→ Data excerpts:
-- Opening Marker --

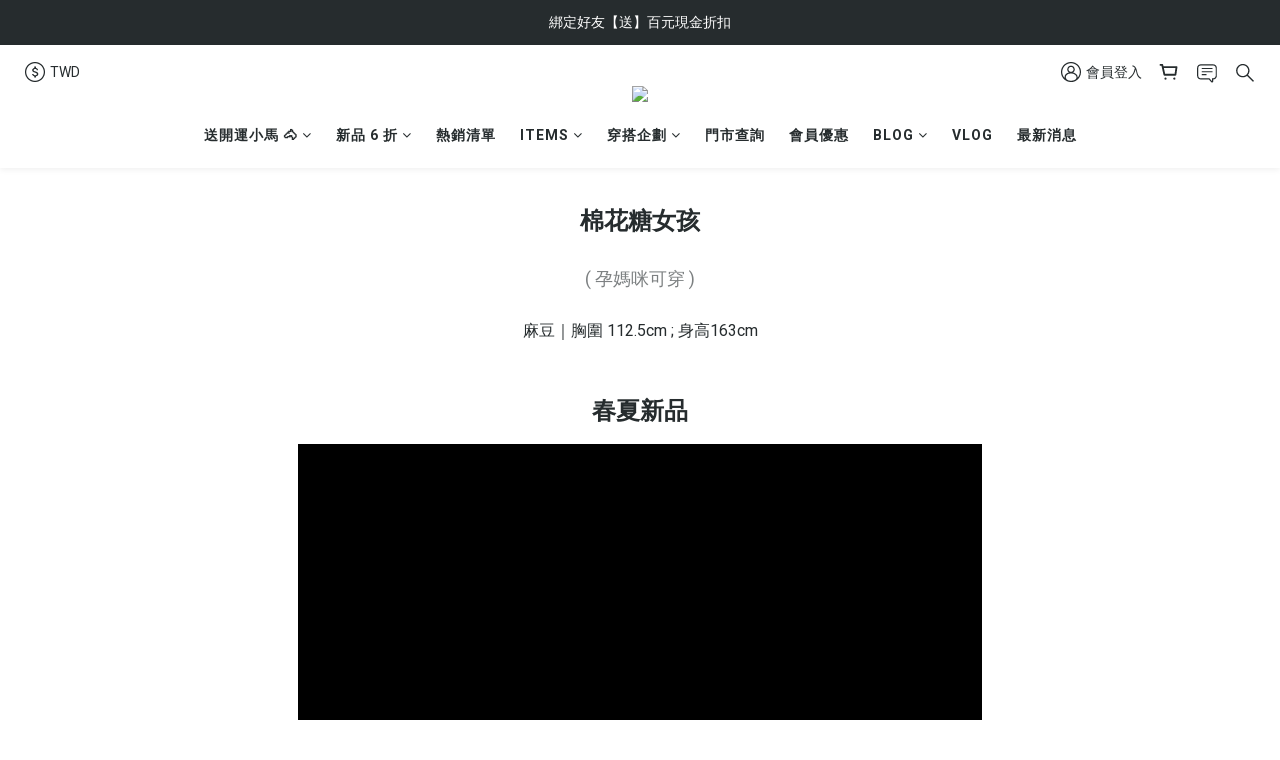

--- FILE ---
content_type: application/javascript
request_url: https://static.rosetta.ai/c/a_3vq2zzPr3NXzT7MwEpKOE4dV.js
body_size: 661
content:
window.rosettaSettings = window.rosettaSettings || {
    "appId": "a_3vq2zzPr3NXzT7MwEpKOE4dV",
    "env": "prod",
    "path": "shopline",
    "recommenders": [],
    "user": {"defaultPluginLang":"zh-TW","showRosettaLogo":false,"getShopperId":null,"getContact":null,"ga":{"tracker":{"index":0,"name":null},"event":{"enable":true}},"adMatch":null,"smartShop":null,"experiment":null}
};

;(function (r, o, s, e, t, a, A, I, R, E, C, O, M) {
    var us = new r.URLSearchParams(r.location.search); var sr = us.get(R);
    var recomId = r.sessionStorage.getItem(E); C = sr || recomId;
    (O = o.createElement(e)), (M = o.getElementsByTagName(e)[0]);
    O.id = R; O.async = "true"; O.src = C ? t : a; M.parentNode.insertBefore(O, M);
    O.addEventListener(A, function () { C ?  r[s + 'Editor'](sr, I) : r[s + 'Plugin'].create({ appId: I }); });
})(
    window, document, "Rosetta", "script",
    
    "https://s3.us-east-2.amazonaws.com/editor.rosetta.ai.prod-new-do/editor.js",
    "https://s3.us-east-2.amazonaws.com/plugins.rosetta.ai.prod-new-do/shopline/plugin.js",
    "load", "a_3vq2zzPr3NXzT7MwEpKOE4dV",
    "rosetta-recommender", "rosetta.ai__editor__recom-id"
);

-- Closing Marker --

→ What you have to do: What is needed is every entry above, repeated exactly, with the pictures dropped.

→ Completed exercise:
--- FILE ---
content_type: application/javascript
request_url: https://static.rosetta.ai/c/a_3vq2zzPr3NXzT7MwEpKOE4dV.js
body_size: 661
content:
window.rosettaSettings = window.rosettaSettings || {
    "appId": "a_3vq2zzPr3NXzT7MwEpKOE4dV",
    "env": "prod",
    "path": "shopline",
    "recommenders": [],
    "user": {"defaultPluginLang":"zh-TW","showRosettaLogo":false,"getShopperId":null,"getContact":null,"ga":{"tracker":{"index":0,"name":null},"event":{"enable":true}},"adMatch":null,"smartShop":null,"experiment":null}
};

;(function (r, o, s, e, t, a, A, I, R, E, C, O, M) {
    var us = new r.URLSearchParams(r.location.search); var sr = us.get(R);
    var recomId = r.sessionStorage.getItem(E); C = sr || recomId;
    (O = o.createElement(e)), (M = o.getElementsByTagName(e)[0]);
    O.id = R; O.async = "true"; O.src = C ? t : a; M.parentNode.insertBefore(O, M);
    O.addEventListener(A, function () { C ?  r[s + 'Editor'](sr, I) : r[s + 'Plugin'].create({ appId: I }); });
})(
    window, document, "Rosetta", "script",
    
    "https://s3.us-east-2.amazonaws.com/editor.rosetta.ai.prod-new-do/editor.js",
    "https://s3.us-east-2.amazonaws.com/plugins.rosetta.ai.prod-new-do/shopline/plugin.js",
    "load", "a_3vq2zzPr3NXzT7MwEpKOE4dV",
    "rosetta-recommender", "rosetta.ai__editor__recom-id"
);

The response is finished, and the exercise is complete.